Una sirena, tante persone che scivolavano fuori e dentro dalla stanza con passo affrettato.

Un vociare di sottofondo nel caos più totale, l'aria sembrava così rarefatta da risultare irrespirabile, seppur non vi fosse fumo, non vi fosse nulla a macchiarla e renderla diversa, se non troppe presenze in uno spazio che non era neppure stretto.

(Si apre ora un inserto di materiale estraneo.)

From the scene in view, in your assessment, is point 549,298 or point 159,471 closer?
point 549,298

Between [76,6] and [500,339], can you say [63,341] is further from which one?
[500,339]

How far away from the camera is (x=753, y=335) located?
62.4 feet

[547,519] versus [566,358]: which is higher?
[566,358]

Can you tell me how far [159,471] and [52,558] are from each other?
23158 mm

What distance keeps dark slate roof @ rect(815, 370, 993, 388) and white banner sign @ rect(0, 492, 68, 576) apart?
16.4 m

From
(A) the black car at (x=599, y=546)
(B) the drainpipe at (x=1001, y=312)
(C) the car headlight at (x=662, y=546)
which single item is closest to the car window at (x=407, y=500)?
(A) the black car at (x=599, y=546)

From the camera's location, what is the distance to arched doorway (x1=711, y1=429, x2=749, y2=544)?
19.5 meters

Un imprecare e diverse grida, forse per parlare tra di loro, forse per altre motivazioni sconosciute.

Portiere che sbattevano, altre persone che sparivano.

Un dimenarsi, altre urla, qualcuno che perdeva i sensi, lasciando tutto il caos e solo il caos che prima che si riuscisse ad acquietare ci vollero ore, o forse non ore, ma comunque una quantità di tempo che parve durar troppo a lungo per essere solo definibile con tre, quattro, o anche solo una quindicina di minuti.

Una volta che tutto si fu calmato, vi era solo un ronzare: un suono lieve, anche questo annullato ben presto, spento ed abbandonato per diventare una memoria e poco più, chiuso definitivamente con un nastro giallo e nero.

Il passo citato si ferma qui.